But the fun didn't stop there.
James Woodruff followed Ross Arnold with a brilliant presentation on Chesterton and Pascal - "Not All Mathematicians go Mad". In his talk, Woodruff often referred to Aristotle's principle "Nature abhors a vacuum", a principle Pascal disproved, incurring thereby the wrath of the Jesuits.
Woodruff lives in Worcester, Massachusetts, a town between Springfield and Boston - which reminds me of a vacuum joke. Why is it so windy in Worcester? Because Boston sucks and Springfield blows. Hat tip to the unnamed source who gave me that joke.
In Woodruff's talk, he gave the overall argument of Orthodoxy, a brave thing to do. Woodruff said that Orthodoxy is about the human soul, which is the lock, on the one hand, and Christian doctrine, which is the key, on the other. Chesterton discovered that when you bring these two odd mysteries together, they fit point for point - and Christianity is the key to our lock. This great book is about how GKC discovered that this ancient faith was the only way to hold the paradoxes of our nature together; and that the paradoxes of the Faith were the paradoxes of life and of our deepest natures.
As Woodruff put it, "The God-shaped vacuum of our souls is filled by Christianity, the shape of God."

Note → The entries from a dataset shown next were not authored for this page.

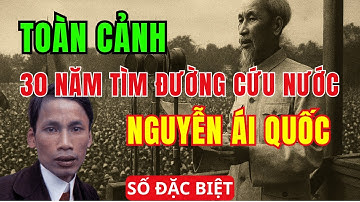 TOÀN CẢNH HÀNH TRÌNH TÌM ĐƯỜNG CỨU NƯỚC CỦA NGUYỄN ÁI QUỐC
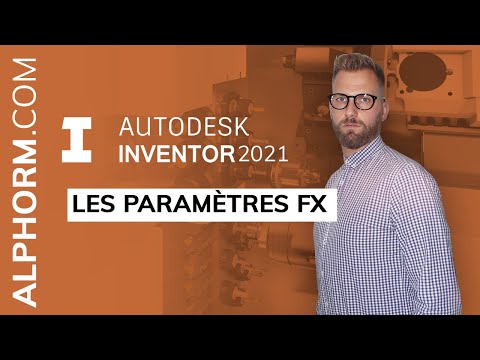 Les paramètres Fx sous Autodesk Inventor 2021 Vidéo Tuto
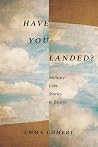 Have You Landed?:...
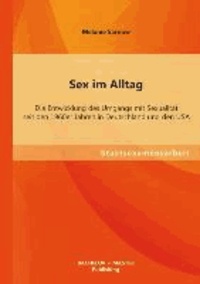 Sex im Alltag: Die Entwicklung des Umgangs mit Sexualität seit den 1960er Jahren in Deutschland und den USA.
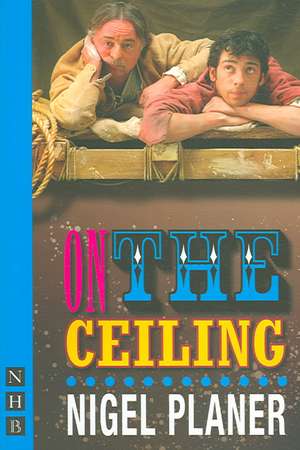 On the Ceiling de Nigel Planer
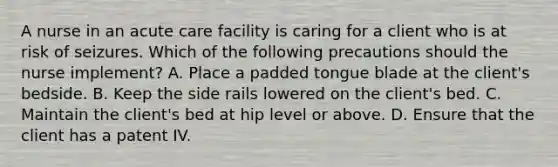 A nurse in an acute care facility is caring for a client who is at risk of seizures. Which of the following precautions should the nurse implement? A. Place a padded tongue blade at the client's bedside. B. Keep the side rails lowered on the client's bed. C. Maintain the client's bed at hip level or above. D. Ensure that the client has a patent IV.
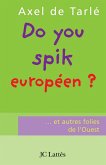 Do you spik européen ? (eBook, ePUB) Do you spik européen ? (eBook, ePUB)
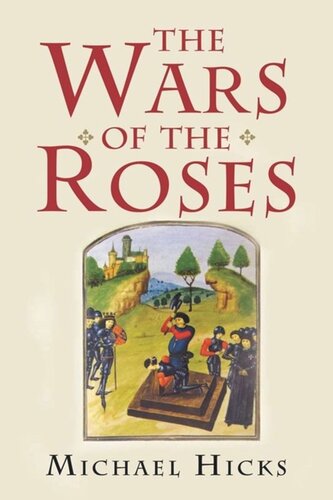 The Wars Of The Roses Michael Hicks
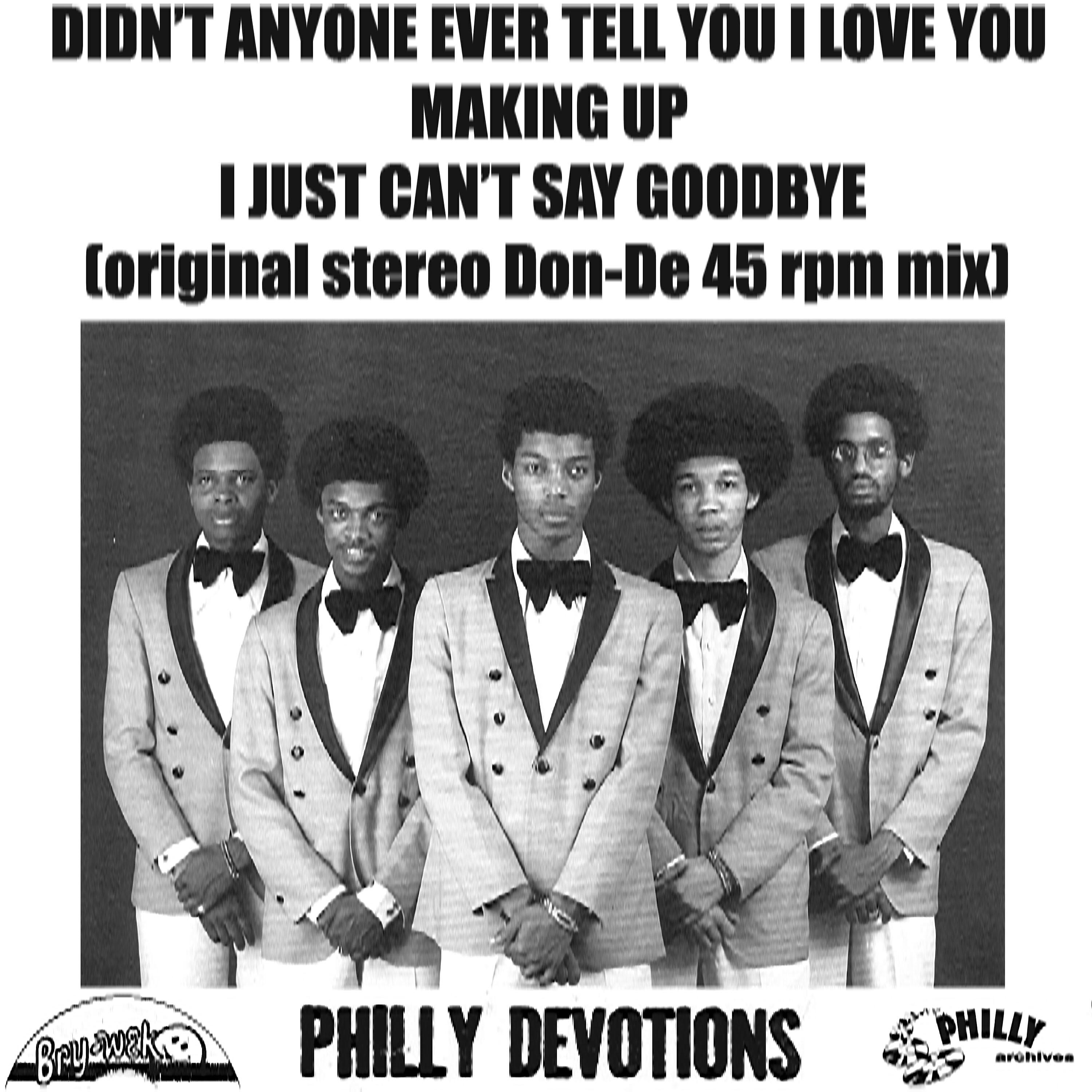 Philly Devotions - I Just Can't Say Goodbye (Original Stereo Don De 45 Rpm Mix)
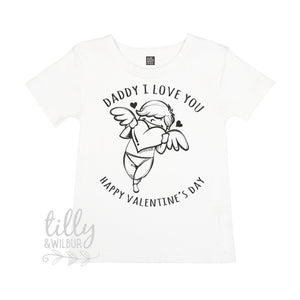 Daddy I Love You Happy Valentine's Day Cupid T-Shirt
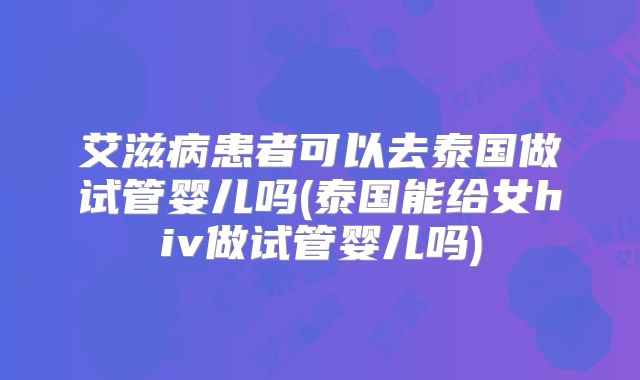艾滋病患者可以去泰国做试管婴儿吗(泰国能给女hiv做试管婴儿吗)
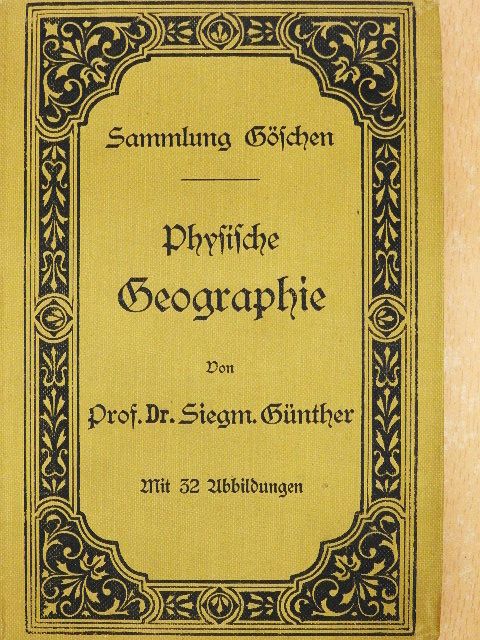 Dr. Siegmund Günther - Physische Geographie (gótbetűs) [antikvár]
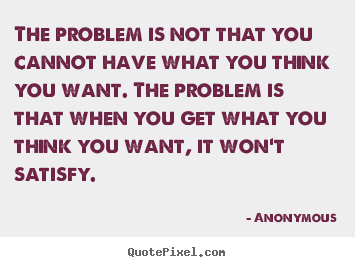How to make photo quotes about success - The problem is not that you cannot have what you..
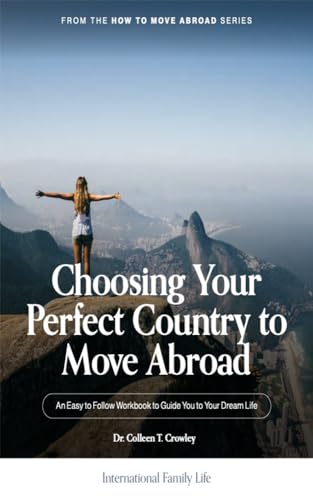 Choosing Your Perfect Country to Move Abroad: An Easy to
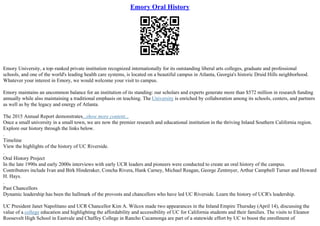 Emory Oral History
Emory University, a top–ranked private institution recognized internationally for its outstanding liberal arts colleges, graduate and professional
schools, and one of the world's leading health care systems, is located on a beautiful campus in Atlanta, Georgia's historic Druid Hills neighborhood.
Whatever your interest in Emory, we would welcome your visit to campus.
Emory maintains an uncommon balance for an institution of its standing: our scholars and experts generate more than $572 million in research funding
annually while also maintaining a traditional emphasis on teaching. The University is enriched by collaboration among its schools, centers, and partners
as well as by the legacy and energy of Atlanta.
The 2015 Annual Report demonstrates...show more content...
Once a small university in a small town, we are now the premier research and educational institution in the thriving Inland Southern California region.
Explore our history through the links below.
.
Timeline
View the highlights of the history of UC Riverside.
.
Oral History Project
In the late 1990s and early 2000s interviews with early UCR leaders and pioneers were conducted to create an oral history of the campus.
Contributors include Ivan and Birk Hinderaker, Concha Rivera, Hank Carney, Michael Reagan, George Zentmyer, Arthur Campbell Turner and Howard
H. Hays.
.
Past Chancellors
Dynamic leadership has been the hallmark of the provosts and chancellors who have led UC Riverside. Learn the history of UCR's leadership.
UC President Janet Napolitano and UCR Chancellor Kim A. Wilcox made two appearances in the Inland Empire Thursday (April 14), discussing the
value of a college education and highlighting the affordability and accessibility of UC for California students and their families. The visits to Eleanor
Roosevelt High School in Eastvale and Chaffey College in Rancho Cucamonga are part of a statewide effort by UC to boost the enrollment of
 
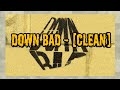 Dreamville - Down Bad (ft. JID, Bas, J.Cole, EARTHGANG, & Young Nudy [CLEAN]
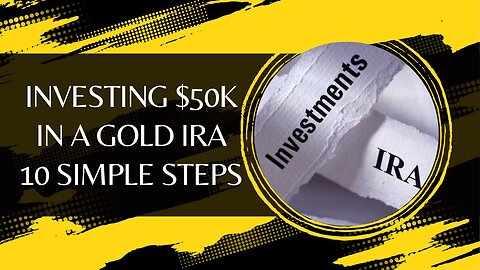 Investing $50k in a Gold IRA - 10 Simple Steps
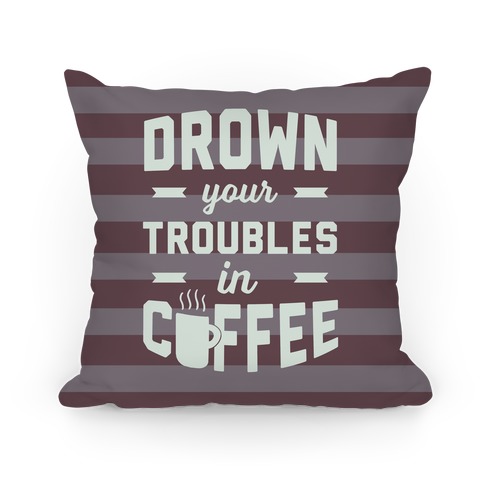 Drown Your Troubles In Coffee Pillow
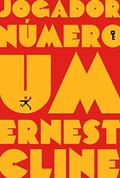 Ler Jogador número um: Duologia jogador número um vol. 1, do autor Ernest Cline Ler Jogador número um: Duologia jogador número um vol. 1, do autor Ernest Cline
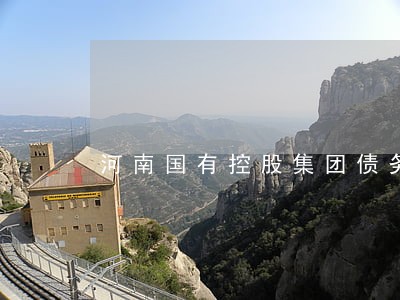 河南国有控股集团债务逾期 河南国有控股集团债务逾期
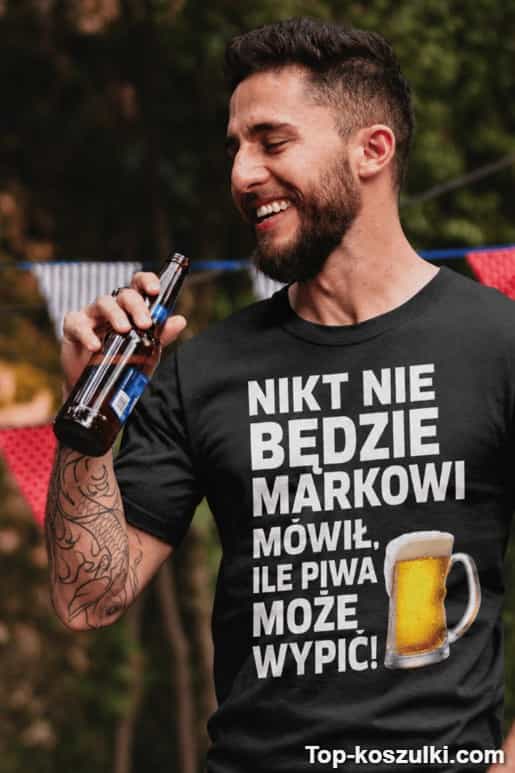 Śmieszna koszulka ile piwa z dowolnym imieniem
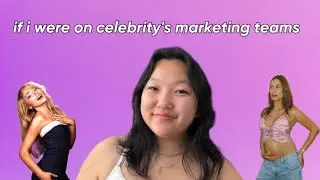 if i were on celebrity's marketing teams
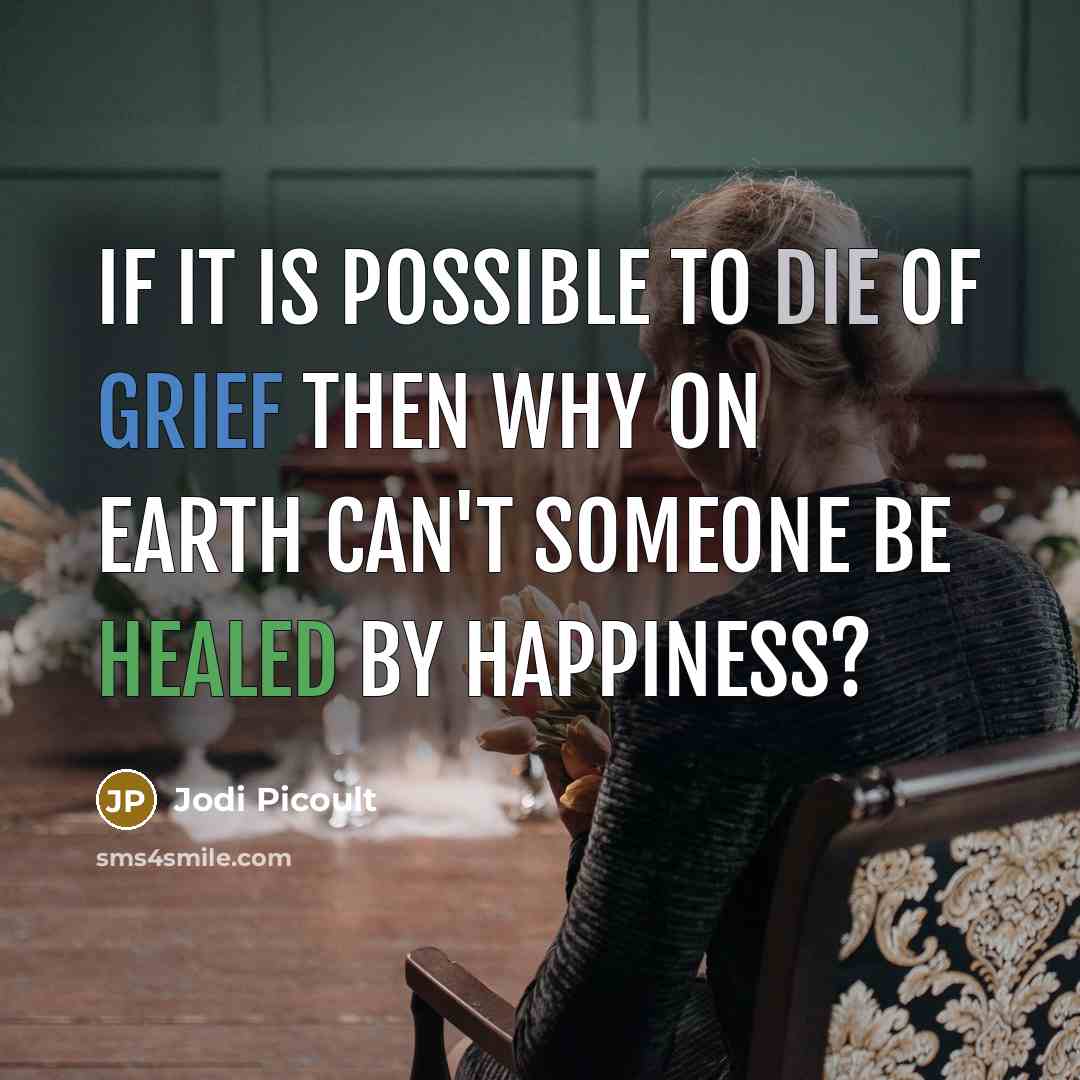 “If it is possible to die of grief then why…” quote by Jodi Picoult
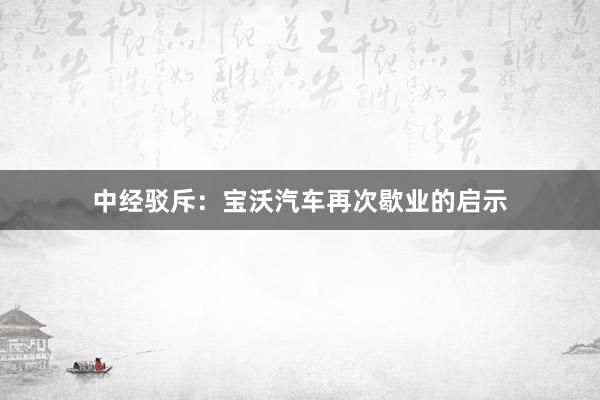 中经驳斥：宝沃汽车再次歇业的启示
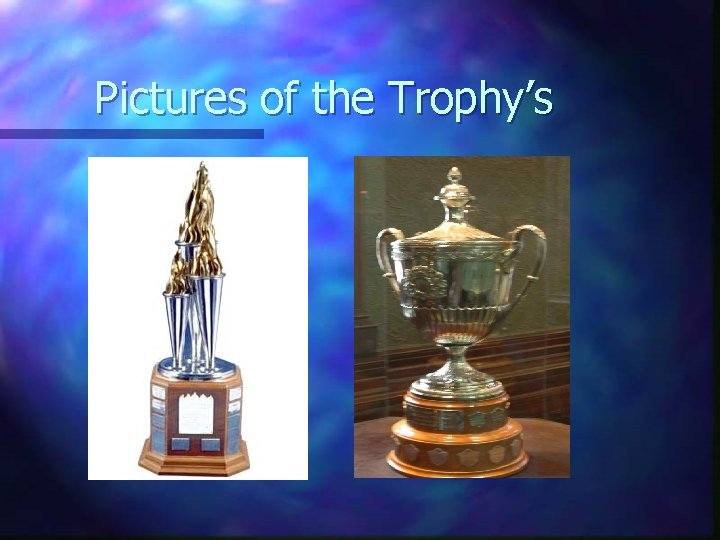 Pictures of the Trophy’s 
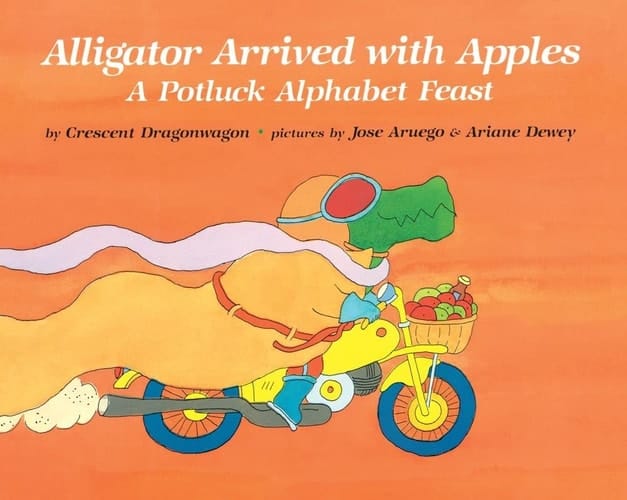 Cover of Alligator Arrived With Apples A Potluck Alphabet Feast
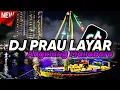Download Lagu DJ PRAU LAYAR FYP TIKTOK TERBARU 2022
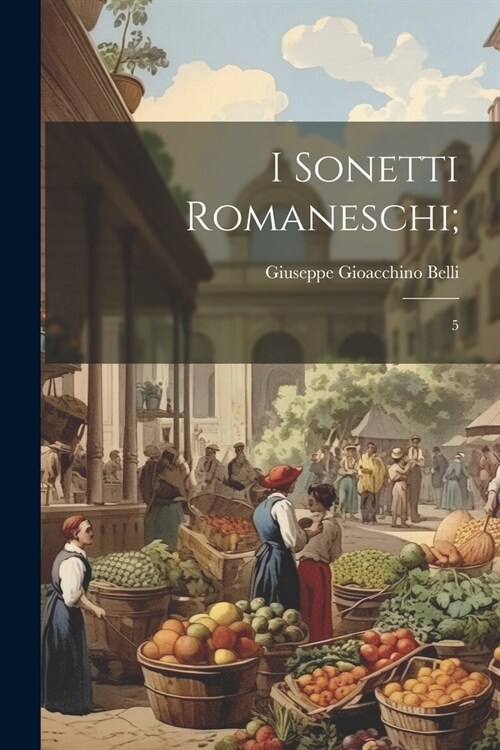 I sonetti romaneschi;: 5 (Paperback)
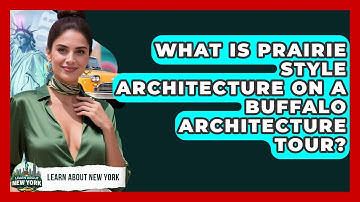 What Is Prairie Style Architecture On A Buffalo Architecture Tour? - Learn About New York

He said that both Pascal and Chesterton were astounded at "the sheer contingency of the world", which was a part of "The Ethics of Elfland" that Miss Overkamp also noted. Not only is this world glorious, it also need not ever have existed! But Woodruff said that while Chesterton responded to this contingency with joyful gratitude, Pascal found himself more unsettled. It alarmed him that the world was contingent, and his response was, in Woodruff's words, "proto-existentialist". He therefore placed Pascal with the great curmudgeons of the faith, Kierkegaard, Belloc, St. Jerome, those who add "the dash of bitters to the great cocktail known as the communion of saints."